Os desafios do necessário isolamento social no Brasil em casos de pandemia

Enviada em 20/04/2020

O VÍRUS ECONÔMICO

No romance americano “Tudo e todas as coisas” a adolescente Maddie sofre há 17 anos de uma doença rara, que a impossibilita de ser exposta ao mundo externo. Portanto, a garota vive exclusivamente em sua casa acompanhada de sua enfermeira, a qual, assim como todas as outras despesas, é bancada por sua mãe médica. Fora da ficção, o cotidiano de quem precisa viver em isolamento social, causado por um novo vírus, é diferente, pois, possivelmente não conseguem se sustentar, pela falta de trabalho, o que os levam voltar ao meio social, contribuindo para o avanço da doença sobre a população.

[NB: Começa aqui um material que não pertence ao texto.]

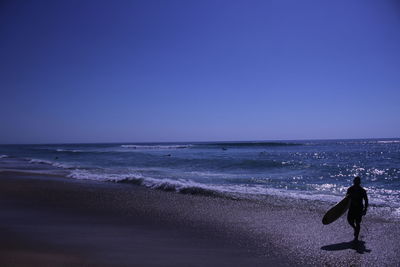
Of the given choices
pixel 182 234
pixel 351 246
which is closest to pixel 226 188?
pixel 182 234

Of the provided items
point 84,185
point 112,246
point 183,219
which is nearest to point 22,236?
point 112,246

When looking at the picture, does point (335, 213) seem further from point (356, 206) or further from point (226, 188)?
point (226, 188)

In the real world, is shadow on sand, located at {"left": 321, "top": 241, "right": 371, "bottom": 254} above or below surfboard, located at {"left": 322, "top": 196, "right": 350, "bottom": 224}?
below

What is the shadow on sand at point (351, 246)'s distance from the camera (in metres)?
5.96

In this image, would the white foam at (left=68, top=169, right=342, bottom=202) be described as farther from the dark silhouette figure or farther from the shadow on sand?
the shadow on sand

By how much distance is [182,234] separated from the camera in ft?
22.6

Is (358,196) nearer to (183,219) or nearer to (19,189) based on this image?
(183,219)

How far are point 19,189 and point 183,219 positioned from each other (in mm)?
8315

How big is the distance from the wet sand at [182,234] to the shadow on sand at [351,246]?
2cm

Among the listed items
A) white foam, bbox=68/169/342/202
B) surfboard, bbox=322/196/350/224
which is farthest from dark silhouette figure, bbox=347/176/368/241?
white foam, bbox=68/169/342/202

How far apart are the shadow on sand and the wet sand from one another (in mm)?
20

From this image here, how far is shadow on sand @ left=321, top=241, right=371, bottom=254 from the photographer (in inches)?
235

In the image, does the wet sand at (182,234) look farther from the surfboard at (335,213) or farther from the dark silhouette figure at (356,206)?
the dark silhouette figure at (356,206)

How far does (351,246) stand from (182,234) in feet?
11.4
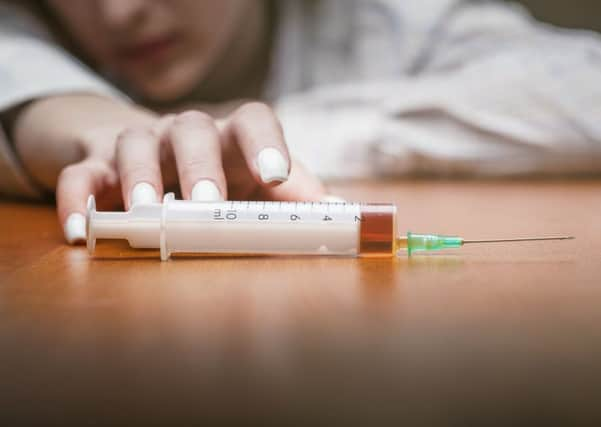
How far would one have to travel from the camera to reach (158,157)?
2.03ft

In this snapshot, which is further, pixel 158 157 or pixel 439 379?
pixel 158 157

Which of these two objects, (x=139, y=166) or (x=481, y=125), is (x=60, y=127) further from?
(x=481, y=125)

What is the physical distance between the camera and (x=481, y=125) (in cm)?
105

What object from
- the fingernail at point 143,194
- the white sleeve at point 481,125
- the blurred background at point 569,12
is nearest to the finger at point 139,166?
the fingernail at point 143,194

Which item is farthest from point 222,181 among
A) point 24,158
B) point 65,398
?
point 24,158

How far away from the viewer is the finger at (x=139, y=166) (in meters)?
0.54

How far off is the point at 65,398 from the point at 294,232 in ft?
0.82

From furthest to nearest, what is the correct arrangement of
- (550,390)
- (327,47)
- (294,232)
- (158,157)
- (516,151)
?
(327,47) → (516,151) → (158,157) → (294,232) → (550,390)

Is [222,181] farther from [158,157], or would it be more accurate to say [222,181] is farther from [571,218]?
[571,218]

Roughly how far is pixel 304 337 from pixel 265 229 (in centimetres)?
18

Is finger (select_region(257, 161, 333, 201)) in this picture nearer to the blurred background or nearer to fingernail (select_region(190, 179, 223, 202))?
fingernail (select_region(190, 179, 223, 202))

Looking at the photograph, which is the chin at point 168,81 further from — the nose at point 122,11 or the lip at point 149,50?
the nose at point 122,11

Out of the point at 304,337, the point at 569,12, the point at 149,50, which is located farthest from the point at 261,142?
the point at 569,12

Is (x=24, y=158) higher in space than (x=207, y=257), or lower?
higher
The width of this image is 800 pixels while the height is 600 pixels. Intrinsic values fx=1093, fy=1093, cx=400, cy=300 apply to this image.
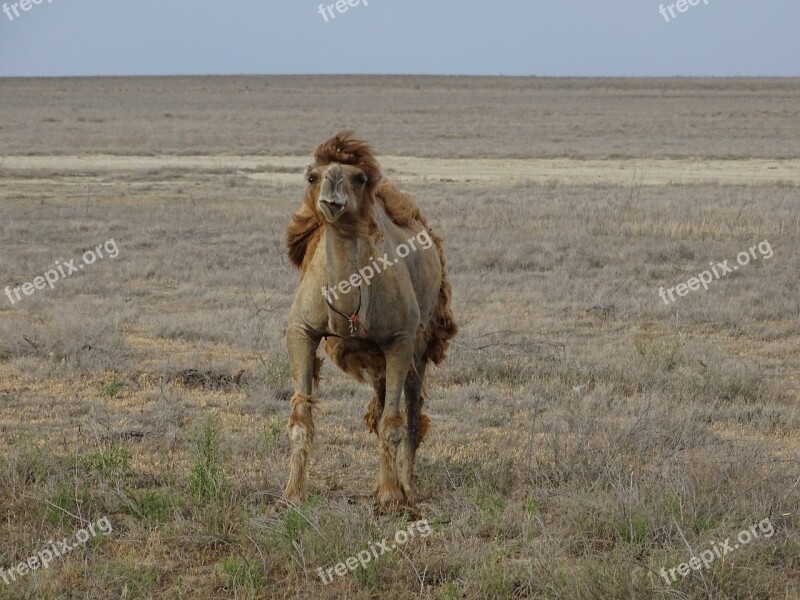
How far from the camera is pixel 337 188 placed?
529 centimetres

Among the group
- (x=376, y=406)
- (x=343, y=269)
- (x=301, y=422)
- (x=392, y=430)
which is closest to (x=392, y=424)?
(x=392, y=430)

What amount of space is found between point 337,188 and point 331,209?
0.13 m

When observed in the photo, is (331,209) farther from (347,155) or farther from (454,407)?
(454,407)

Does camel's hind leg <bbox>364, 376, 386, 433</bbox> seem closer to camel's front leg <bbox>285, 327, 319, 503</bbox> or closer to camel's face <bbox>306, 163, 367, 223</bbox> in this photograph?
camel's front leg <bbox>285, 327, 319, 503</bbox>

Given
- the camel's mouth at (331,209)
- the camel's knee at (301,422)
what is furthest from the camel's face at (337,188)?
the camel's knee at (301,422)

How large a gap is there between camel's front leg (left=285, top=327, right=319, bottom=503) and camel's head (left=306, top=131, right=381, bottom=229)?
0.73m

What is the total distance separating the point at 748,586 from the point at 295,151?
34.5 meters

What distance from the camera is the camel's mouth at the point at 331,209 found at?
17.0 ft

Primordialmente, o afloramento de um vírus desconhecido leva a entender que os indivíduos não possuem imunidade contra ele, uma vez que nunca foram expostos a tal agente etiológico, assim como a comunidade científica não o estudou a ponto de elaborar uma vacina imunológica. Esse feito decorre de altos investimentos técnicos e econômicos, que a longo prazo pode ou não ter um final positivo, como foi o da Varíola e do HIV, sendo a primeira erradicada, pois a população foi imunizada e tratada, e o último persistente devido a dificuldade na elaboração de imunizações. Como resultado, o único e eficaz remédio, a principio, é o isolamento social, mas infelizmente ele acarreta graves problemas socioeconômicos.

Em virtude da necessidade de permanecer em casa, o trabalhador autônomo é afastado do seu meio de sustento e, assim como os desempregados, tem uma queda brusca na sua renda familiar gerando a provável falta de itens básicos de higiene, fundamentais para combater um vírus, e alimentação. Tal fato faz a pessoa voltar à ativa, se expondo ao agente e contribuindo para o seu crescimento dentre a sociedade, levando a superlotação da rede hospitalar, a qual não consegue assistir a todos os infectados, acarretando, portanto, muitas mortes. Se por outro lado, cumpre o afastamento, a pessoa se encontra num mar de dívidas, dado que contas não param de chegar.

É mister que o Estado tome providências para superar o quadro atual gerado pelo novo vírus. Para que o isolamento social se torne possível, ou seja, sem que falte o mínimo para viver à população, urge que o Ministério da Economia providencie um auxílio emergencial aos trabalhadores afetados e desempregados por meio da elaboração de leis, sancionadas pelo Congresso, focada em casos “de guerra”, situações presentes ou futuras de calamidade pública. Todo processo deve ser veiculado pelas grandes mídias e possuir parceria com bancos, facilitando um combate rápido e eficiente, no intuito de não tornar todos aprisionados permanentemente em casa como a fictícia garota Meddie.